### Things to do
1/ From the Lewis Carroll notation post, extract the stretch from "Today’s On This" through "at logic-joke writing.".
2/ In the listing, switch "options" to "choices" in the stretch from the line containing "Use the image" through the line containing "Answer: sheet music, located", and give those lines back with nothing else changed. Leave out the pictures.

### Extract
Lewis Carroll Tries Changing The Way You See Trigonometry


Today’s On This Day In Math tweet was well-timed. I’d recently read Robin Wilson’s Lewis Carroll In Numberland: His Fantastical Mathematical Logical Life. It’s a biography centered around Charles Dodgson’s mathematical work. It shouldn’t surprise you that he was fascinated with logic, and wrote texts — and logic games — that crackle with humor. People who write logic texts have a great advantage on other mathematicians (or philosophers). Almost any of their examples can be presented as a classically structured joke. Vector calculus isn’t so welcoming. But Carroll was good at logic-joke writing.

Developing good notation was one of Dodgson/Carroll’s ongoing efforts, though. I’m not aware of any of his symbols that have got general adoption. But he put forth some interesting symbols to denote the sine and cosine and other trigonometric functions. In 1861, the magazine The Athanaeum reviewed one of his books, with its new symbols for the basic trigonometric functions. (The link shows off all these symbols.) The reviewer was unconvinced, apparently.

I confess that I am, too, but mostly on typographical grounds. It is very easy to write or type out “sin θ” and get something that makes one think of the sine of angle θ. And I’m biased by familiarity, after all. But Carroll’s symbols have a certain appeal. I wonder if they would help people learning the functions keep straight what each one means.

### Some records
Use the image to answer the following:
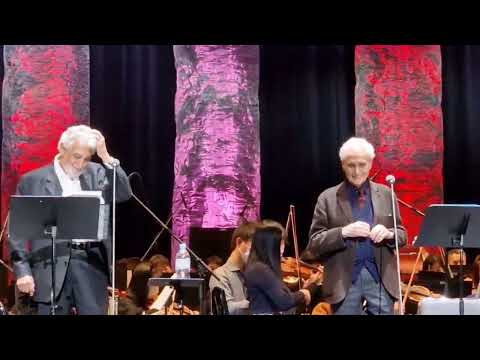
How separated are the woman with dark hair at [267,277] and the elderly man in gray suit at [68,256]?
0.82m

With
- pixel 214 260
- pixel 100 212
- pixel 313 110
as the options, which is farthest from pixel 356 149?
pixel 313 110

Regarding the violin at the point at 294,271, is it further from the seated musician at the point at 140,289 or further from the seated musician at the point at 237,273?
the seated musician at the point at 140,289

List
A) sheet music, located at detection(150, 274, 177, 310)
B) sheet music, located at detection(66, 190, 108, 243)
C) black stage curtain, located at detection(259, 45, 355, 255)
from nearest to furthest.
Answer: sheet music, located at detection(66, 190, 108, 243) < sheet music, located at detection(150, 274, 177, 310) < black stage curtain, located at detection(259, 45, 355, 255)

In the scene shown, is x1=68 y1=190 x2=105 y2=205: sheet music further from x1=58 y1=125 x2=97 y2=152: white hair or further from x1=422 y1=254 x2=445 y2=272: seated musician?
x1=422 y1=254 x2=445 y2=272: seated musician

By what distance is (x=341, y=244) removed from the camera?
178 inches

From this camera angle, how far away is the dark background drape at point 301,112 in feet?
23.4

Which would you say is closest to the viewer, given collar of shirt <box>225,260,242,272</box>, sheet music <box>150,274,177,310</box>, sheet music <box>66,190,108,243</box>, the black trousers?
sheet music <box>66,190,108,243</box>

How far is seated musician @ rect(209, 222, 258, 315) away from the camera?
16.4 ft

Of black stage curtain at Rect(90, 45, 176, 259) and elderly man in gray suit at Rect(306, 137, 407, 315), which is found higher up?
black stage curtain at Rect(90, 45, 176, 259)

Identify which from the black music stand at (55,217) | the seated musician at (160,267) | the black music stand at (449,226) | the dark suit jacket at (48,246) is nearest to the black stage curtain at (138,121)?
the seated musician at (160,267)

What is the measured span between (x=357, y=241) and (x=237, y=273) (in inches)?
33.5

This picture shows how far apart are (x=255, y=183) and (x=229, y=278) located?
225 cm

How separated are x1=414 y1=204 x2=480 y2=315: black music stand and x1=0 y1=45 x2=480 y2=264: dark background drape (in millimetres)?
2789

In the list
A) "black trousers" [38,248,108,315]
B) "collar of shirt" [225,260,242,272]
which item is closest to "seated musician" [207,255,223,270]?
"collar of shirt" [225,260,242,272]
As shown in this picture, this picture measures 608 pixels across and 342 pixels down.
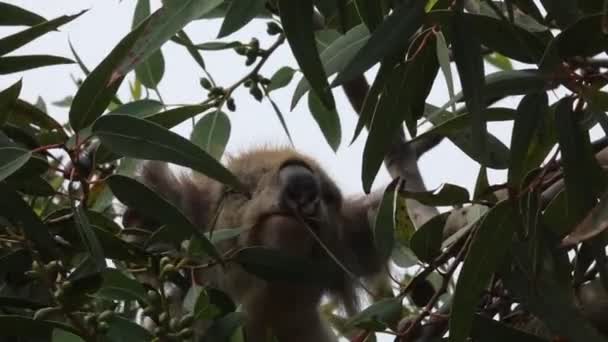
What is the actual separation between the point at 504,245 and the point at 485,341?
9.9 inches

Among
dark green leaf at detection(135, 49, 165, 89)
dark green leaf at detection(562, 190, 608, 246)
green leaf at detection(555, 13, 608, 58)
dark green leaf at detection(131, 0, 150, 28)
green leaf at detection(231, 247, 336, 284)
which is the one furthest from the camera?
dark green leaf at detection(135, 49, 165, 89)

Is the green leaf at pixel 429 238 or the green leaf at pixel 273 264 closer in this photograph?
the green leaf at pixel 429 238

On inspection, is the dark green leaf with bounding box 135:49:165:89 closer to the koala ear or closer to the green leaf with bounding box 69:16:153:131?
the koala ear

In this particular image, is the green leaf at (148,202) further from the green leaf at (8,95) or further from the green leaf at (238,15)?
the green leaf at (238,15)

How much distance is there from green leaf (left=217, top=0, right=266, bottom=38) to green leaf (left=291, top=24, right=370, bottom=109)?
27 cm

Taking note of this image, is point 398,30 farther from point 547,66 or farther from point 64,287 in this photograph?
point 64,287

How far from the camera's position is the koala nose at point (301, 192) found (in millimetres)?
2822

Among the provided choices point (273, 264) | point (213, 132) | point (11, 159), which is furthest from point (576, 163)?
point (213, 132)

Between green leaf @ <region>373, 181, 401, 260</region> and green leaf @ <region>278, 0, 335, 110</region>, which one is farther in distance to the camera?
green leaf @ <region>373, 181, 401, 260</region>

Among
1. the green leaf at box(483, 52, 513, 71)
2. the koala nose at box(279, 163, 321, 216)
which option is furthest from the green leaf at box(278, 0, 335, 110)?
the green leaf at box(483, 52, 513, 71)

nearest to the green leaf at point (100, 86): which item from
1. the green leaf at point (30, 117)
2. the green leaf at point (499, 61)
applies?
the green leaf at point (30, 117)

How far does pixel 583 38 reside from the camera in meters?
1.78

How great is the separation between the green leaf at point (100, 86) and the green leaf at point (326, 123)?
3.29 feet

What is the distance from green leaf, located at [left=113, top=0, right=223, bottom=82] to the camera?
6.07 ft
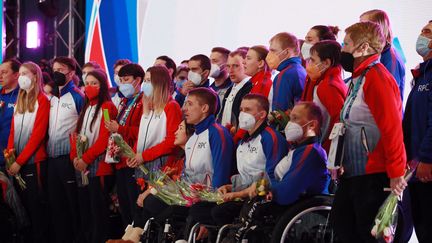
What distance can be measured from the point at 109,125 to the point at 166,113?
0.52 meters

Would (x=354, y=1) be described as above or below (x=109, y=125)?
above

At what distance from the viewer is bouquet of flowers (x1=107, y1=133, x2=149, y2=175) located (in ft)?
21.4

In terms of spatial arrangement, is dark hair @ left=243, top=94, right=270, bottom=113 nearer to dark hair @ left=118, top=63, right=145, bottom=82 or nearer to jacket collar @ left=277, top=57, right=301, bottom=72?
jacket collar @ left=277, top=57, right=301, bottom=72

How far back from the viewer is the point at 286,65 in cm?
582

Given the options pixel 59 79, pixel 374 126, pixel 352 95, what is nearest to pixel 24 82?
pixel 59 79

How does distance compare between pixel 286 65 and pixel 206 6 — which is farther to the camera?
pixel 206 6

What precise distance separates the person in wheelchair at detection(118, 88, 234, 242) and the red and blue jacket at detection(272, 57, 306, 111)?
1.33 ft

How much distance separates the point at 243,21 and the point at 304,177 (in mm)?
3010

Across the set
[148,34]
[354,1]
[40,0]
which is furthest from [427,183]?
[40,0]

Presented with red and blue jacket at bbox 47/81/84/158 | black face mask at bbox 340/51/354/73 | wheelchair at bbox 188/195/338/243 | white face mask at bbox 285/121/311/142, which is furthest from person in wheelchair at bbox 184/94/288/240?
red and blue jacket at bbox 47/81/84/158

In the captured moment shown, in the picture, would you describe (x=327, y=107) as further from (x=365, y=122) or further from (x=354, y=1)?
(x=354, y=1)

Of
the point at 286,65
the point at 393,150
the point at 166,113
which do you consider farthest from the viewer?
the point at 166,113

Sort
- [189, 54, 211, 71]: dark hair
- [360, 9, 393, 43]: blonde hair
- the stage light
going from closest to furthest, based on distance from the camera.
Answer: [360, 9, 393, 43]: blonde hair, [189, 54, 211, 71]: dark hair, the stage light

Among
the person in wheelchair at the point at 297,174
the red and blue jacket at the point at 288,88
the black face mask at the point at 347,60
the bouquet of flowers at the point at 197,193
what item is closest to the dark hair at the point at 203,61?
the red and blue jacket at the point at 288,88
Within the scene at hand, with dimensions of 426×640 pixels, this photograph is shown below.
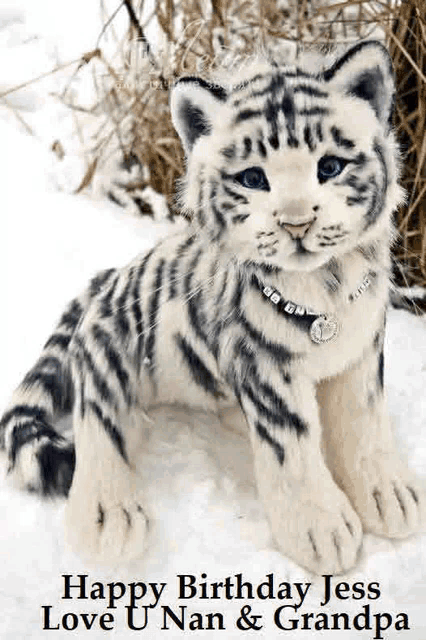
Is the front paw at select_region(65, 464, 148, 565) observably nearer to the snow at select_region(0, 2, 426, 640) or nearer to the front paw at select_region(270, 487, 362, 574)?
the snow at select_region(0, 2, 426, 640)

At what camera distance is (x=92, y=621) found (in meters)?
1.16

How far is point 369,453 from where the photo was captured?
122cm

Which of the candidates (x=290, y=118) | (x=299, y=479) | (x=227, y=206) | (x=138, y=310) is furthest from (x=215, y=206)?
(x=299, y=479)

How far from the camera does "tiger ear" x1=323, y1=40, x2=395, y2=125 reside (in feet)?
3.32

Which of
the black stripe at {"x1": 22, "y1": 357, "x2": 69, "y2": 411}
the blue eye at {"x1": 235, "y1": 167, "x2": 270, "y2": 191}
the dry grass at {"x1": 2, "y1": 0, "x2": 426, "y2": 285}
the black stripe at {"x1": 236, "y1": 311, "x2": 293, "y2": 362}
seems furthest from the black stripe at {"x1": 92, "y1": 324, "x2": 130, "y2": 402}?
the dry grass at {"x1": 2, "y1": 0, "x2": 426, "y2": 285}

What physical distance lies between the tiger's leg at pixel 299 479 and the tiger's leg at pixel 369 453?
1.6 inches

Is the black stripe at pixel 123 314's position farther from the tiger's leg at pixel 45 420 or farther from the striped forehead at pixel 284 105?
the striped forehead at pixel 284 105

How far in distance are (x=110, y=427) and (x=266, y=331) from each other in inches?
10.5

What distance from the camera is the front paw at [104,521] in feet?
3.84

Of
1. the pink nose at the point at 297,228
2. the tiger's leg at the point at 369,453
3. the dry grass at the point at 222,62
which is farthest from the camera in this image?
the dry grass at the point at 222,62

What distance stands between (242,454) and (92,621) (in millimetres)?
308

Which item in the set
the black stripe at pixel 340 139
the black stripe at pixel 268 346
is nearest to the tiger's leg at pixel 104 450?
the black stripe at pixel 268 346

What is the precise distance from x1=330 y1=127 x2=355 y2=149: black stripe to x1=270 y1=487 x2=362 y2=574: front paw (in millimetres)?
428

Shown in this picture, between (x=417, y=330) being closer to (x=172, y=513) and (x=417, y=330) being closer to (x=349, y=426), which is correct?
---
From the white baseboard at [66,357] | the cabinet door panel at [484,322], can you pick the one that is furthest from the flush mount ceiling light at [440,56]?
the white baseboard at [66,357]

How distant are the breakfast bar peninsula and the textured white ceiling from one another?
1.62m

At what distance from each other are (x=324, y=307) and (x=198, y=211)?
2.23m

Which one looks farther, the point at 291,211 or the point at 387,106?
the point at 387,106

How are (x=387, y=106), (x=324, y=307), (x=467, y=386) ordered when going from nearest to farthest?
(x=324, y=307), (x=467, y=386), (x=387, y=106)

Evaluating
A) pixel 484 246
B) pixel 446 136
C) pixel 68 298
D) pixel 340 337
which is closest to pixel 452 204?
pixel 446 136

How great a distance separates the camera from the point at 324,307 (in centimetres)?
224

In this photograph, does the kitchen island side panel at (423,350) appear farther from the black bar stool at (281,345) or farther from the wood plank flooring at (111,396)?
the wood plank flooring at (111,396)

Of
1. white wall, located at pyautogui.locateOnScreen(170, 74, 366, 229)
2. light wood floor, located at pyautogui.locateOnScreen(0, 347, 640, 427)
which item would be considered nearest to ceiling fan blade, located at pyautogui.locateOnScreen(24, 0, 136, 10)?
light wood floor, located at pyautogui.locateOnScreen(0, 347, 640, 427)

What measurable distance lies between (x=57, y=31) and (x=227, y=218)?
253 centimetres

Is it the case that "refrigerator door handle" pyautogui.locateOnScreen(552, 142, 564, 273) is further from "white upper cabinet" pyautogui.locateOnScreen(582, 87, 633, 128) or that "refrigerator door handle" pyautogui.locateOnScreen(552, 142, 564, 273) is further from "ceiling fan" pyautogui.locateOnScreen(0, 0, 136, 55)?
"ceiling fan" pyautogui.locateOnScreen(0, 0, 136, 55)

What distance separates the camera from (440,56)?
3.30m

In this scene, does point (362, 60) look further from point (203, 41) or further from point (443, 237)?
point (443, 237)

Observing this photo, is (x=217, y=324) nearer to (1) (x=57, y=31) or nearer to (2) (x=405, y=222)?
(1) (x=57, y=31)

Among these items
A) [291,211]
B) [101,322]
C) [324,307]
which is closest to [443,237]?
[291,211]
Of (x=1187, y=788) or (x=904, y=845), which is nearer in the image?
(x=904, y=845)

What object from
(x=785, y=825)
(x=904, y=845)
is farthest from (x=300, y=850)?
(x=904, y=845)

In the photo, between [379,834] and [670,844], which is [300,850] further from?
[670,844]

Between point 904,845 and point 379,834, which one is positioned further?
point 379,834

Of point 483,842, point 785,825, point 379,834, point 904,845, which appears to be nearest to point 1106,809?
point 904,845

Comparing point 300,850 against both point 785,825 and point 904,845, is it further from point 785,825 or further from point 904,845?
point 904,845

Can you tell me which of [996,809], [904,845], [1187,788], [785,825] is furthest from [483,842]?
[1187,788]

### Problem solutions
1/
Today’s On This Day In Math tweet was well-timed. I’d recently read Robin Wilson’s Lewis Carroll In Numberland: His Fantastical Mathematical Logical Life. It’s a biography centered around Charles Dodgson’s mathematical work. It shouldn’t surprise you that he was fascinated with logic, and wrote texts — and logic games — that crackle with humor. People who write logic texts have a great advantage on other mathematicians (or philosophers). Almost any of their examples can be presented as a classically structured joke. Vector calculus isn’t so welcoming. But Carroll was good at logic-joke writing.

2/
Use the image to answer the following:
How separated are the woman with dark hair at [267,277] and the elderly man in gray suit at [68,256]?
0.82m

With
- pixel 214 260
- pixel 100 212
- pixel 313 110
as the choices, which is farthest from pixel 356 149?
pixel 313 110

Regarding the violin at the point at 294,271, is it further from the seated musician at the point at 140,289 or further from the seated musician at the point at 237,273?
the seated musician at the point at 140,289

List
A) sheet music, located at detection(150, 274, 177, 310)
B) sheet music, located at detection(66, 190, 108, 243)
C) black stage curtain, located at detection(259, 45, 355, 255)
from nearest to furthest.
Answer: sheet music, located at detection(66, 190, 108, 243) < sheet music, located at detection(150, 274, 177, 310) < black stage curtain, located at detection(259, 45, 355, 255)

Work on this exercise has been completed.